This afternoon, on the very day when time has finally been called on a weak, dithering and incompetent Government, we are faced with a weak, dithering and incompetent attempt to breathe life into Britain's digital economy. One does have to admire the Government's chutzpah, because one of their five key election pledges is apparently to build a high-tech economy. This afternoon the country will be able to judge them by their record, because we have an entire parliamentary Bill setting out their vision-one of the very last that this Parliament will debate.
Instead of a big, ambitious vision for this country, we have a digital disappointment of colossal proportions. As well as the controversial measures it does contain, we should not forget what it does not contain, because it is a catalogue of ducked decisions. The Government have ducked sorting out digital radio switchover, which the Secretary of State has just talked about. They are giving Ministers the power to switch over in 2015, yes, but without taking any of the difficult measures necessary to make it practical or possible.

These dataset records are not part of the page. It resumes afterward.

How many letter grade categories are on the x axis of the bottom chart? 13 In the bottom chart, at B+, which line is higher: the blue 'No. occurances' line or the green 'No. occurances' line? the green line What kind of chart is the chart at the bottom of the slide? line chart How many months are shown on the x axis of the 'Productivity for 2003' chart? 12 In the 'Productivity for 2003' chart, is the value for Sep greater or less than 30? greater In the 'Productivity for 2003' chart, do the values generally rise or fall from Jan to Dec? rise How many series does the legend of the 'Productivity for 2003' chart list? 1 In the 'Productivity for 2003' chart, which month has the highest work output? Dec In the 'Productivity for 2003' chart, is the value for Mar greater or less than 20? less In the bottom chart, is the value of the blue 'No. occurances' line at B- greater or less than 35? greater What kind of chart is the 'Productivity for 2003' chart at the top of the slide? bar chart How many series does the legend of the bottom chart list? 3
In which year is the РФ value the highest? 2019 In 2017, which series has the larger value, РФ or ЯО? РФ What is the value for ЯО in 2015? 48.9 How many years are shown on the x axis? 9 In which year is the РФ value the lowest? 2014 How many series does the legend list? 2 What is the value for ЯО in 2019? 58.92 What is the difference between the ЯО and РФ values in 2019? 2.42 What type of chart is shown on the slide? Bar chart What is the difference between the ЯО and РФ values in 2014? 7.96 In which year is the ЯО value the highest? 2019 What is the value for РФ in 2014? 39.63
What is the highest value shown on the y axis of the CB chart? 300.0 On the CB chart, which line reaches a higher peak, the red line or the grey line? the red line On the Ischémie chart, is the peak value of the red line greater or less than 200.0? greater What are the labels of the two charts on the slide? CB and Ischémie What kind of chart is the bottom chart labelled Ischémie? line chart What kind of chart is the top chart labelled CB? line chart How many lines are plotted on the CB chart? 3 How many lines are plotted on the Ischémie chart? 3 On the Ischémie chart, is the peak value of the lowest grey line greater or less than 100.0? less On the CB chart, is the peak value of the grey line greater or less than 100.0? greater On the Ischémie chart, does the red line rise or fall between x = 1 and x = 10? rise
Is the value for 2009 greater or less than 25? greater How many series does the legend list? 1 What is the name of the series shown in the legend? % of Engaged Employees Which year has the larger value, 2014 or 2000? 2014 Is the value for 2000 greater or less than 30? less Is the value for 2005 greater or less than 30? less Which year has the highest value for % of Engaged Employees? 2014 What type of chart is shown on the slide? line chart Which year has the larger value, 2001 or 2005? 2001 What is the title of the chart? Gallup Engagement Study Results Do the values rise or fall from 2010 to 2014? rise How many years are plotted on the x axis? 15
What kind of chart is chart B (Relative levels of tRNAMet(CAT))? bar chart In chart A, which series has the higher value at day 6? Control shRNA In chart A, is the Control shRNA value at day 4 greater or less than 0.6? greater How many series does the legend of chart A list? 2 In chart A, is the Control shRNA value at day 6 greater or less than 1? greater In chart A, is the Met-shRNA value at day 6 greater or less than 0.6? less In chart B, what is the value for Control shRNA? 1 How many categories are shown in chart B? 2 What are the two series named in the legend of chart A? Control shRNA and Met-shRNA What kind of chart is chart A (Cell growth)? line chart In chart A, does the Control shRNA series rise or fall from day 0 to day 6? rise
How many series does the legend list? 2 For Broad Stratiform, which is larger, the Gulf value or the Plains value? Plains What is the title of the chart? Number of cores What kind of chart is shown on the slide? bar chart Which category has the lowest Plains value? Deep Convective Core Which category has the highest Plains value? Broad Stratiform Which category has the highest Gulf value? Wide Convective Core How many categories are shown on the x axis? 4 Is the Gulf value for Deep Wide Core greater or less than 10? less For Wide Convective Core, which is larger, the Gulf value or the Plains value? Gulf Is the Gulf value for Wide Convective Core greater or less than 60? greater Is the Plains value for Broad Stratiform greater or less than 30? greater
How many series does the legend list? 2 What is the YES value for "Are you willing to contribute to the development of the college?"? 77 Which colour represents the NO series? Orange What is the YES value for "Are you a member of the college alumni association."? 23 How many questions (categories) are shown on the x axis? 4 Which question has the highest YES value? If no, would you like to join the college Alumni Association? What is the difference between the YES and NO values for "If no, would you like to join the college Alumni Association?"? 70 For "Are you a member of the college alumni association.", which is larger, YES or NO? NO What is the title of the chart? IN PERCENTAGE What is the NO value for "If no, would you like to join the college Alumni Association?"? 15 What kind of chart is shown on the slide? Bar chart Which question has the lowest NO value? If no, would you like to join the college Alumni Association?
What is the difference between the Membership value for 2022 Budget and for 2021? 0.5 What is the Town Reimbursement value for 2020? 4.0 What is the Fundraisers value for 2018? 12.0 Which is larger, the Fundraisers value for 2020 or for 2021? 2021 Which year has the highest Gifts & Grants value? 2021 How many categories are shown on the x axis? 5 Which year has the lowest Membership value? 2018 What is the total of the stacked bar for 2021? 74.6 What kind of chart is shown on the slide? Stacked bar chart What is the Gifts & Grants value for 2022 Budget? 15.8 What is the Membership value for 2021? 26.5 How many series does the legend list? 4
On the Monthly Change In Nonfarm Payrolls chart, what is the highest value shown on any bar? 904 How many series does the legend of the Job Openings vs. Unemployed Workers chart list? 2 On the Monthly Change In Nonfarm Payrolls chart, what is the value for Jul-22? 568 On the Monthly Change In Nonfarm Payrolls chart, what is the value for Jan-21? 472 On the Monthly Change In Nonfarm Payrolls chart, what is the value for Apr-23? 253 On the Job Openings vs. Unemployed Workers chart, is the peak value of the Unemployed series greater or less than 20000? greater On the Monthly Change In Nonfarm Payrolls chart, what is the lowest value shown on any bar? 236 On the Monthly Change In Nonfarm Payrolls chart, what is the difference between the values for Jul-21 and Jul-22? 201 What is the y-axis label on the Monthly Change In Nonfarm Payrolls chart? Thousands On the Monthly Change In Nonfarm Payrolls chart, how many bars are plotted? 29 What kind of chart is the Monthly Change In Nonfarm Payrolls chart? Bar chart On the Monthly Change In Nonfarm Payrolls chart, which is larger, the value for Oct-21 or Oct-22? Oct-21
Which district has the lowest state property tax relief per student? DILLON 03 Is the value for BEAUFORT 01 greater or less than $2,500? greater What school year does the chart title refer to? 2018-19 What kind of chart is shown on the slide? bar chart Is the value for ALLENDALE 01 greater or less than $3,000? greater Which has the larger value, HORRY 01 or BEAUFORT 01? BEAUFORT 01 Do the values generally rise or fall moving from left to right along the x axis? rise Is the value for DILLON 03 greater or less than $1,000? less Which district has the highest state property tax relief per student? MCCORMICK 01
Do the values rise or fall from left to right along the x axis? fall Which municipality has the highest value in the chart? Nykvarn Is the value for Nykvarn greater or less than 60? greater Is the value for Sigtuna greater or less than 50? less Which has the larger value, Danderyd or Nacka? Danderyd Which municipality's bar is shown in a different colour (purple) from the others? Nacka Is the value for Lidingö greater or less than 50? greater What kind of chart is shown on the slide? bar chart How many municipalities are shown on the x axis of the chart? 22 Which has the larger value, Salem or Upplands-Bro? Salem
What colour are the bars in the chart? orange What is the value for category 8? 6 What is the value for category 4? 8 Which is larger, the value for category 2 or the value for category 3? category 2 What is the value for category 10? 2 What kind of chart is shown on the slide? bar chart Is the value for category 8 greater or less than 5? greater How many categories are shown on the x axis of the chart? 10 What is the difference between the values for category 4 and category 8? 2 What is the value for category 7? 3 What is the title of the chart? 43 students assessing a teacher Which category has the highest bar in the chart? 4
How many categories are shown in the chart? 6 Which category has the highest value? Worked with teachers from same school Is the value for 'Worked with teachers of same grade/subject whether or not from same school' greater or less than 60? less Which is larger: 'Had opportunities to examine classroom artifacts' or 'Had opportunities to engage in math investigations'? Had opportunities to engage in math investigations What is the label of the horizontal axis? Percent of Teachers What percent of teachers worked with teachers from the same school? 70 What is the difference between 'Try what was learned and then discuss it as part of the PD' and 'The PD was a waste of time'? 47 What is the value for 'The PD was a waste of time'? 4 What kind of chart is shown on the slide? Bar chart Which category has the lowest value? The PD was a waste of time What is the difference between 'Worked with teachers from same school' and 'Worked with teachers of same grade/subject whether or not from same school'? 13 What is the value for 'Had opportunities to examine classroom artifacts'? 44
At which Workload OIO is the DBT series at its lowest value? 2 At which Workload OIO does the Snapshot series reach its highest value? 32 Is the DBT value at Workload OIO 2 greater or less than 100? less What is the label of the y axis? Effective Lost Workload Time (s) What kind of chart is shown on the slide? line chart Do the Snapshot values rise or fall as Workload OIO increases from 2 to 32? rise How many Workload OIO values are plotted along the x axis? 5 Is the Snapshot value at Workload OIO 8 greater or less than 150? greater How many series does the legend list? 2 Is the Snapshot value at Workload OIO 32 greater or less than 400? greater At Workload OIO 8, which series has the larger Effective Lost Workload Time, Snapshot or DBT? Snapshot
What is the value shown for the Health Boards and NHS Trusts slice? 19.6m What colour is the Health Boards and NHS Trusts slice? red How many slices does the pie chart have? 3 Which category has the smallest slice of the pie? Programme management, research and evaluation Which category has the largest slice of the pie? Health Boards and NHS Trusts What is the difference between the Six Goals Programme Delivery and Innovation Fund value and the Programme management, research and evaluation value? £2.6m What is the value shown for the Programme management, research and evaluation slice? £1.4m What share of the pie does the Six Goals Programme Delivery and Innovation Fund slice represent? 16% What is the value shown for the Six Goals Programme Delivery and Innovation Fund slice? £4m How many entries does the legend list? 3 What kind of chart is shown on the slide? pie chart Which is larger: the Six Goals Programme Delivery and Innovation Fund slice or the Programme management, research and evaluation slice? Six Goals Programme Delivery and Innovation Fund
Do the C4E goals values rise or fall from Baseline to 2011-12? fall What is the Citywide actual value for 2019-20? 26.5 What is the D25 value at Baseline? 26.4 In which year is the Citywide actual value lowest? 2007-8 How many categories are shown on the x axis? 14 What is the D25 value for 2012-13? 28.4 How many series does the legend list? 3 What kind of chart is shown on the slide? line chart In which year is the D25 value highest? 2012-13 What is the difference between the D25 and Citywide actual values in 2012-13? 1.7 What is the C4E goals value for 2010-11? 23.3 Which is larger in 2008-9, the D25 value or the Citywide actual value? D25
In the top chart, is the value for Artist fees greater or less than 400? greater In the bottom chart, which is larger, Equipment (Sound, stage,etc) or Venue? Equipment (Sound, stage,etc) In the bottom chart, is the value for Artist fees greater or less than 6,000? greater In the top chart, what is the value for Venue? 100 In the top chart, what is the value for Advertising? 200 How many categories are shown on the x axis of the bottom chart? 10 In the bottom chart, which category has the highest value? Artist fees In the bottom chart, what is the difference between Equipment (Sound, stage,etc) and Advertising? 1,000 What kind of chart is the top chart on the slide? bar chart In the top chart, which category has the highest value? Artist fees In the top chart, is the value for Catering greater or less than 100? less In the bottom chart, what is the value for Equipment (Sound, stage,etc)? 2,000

They have ducked reforms to help our struggling local newspaper and radio sector, when local newspapers are closing every week and local radio stations are losing so much money that their very existence is being cast into doubt.
The Government have ducked reforms to give Britain a credible path towards super-fast broadband, leaving us languishing with one of the slowest broadband networks in the developed world. They have ducked public service broadcasting reform, failing both to clarify the limits to commercial activity by the BBC and to ensure that it has strong competition from an independent sector that will still be burdened by outdated regulation.